> [DOCUMENT]
• • •
# Boys toys & resources.



## escapos (Sep 18, 2011)

Hello all, hope you are well,

I was wondering if there are any 'tool time tim' types out there might be able to offer some advice.

I am thinking of buying in the UK a TIG welder and Plasma Cutter and can get a good deal and guarantee on them. I also need a petrol driven compressor about 5hp, 100lpm to run the plasma, this is a bulky and heavy item and ideally would like to buy in Pt.

Does anyone know where to get such things in central Portugal, Coimbra, Tomar areas, and what are the differences in prices like for tools and equipment.

I can bring the plasma and welder, they arent too big, just concerned about the compressor?

Also does anyone know about scrap yards in the areas mentioned as a resource for metal to 'play with'

I'm also interested in hearing from anybody heavily into building stuff and what their experiences have been getting materials and supplies, prices wise and availibility.

Greatful for any feedback, take care all.


----------



## siobhanwf (Mar 20, 2009)

Try looking at Ferramentas eléctricas, compressor eléctrico

It's a site my boy's toy addicted husband likes 

If you use a google translate tool bar all the details will come up in English


----------



## canoeman (Mar 3, 2011)

I'd buy main bits UK, supplies aren't a problem but pricey, plenty of metal suppliers sheet, rod, angle etc around, scrapyards tend to be a bit thin, but Tomar has a big car one, Vila Nova de Poiares has a big general scrapyard and there's some great Metal artists around the region.
Also a lot of blacksmiths and local welding shops that are quite a good source.
• • •
> [GIVEN INFORMATION]

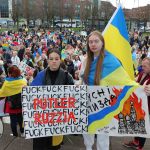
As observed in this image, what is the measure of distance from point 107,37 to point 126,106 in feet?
5.12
• • •
> [PROBLEMS TO SOLVE]
a - Please summarize the forum thread in two sentences.
b - Answer these questions from the forum thread, one per line:
(i) What horsepower is the compressor the first poster needs?
(ii) What tool does a reply say will bring up the site's details in English?
(iii) Where is there a big general scrapyard?
c - Print the forum thread from "Does anyone know where" up to and including "about the compressor?".

> [COMPLETED EXERCISE]
a - A poster plans to buy a TIG welder and plasma cutter in the UK but wants a petrol-driven compressor of about 5hp and 100lpm from Portugal, and asks where to find tools, equipment, and scrap yards around Coimbra and Tomar. The replies point to a site for electric tools and compressors that can be read in English with a Google translate toolbar, and advise buying the main items in the UK, adding that metal suppliers are plentiful, scrapyards are thin apart from a big car one in Tomar and a big general one in Vila Nova de Poiares, and blacksmiths and local welding shops are a good source.

b -
(i) About 5hp.
(ii) A Google translate toolbar.
(iii) Vila Nova de Poiares.

c -
Does anyone know where to get such things in central Portugal, Coimbra, Tomar areas, and what are the differences in prices like for tools and equipment.

I can bring the plasma and welder, they arent too big, just concerned about the compressor?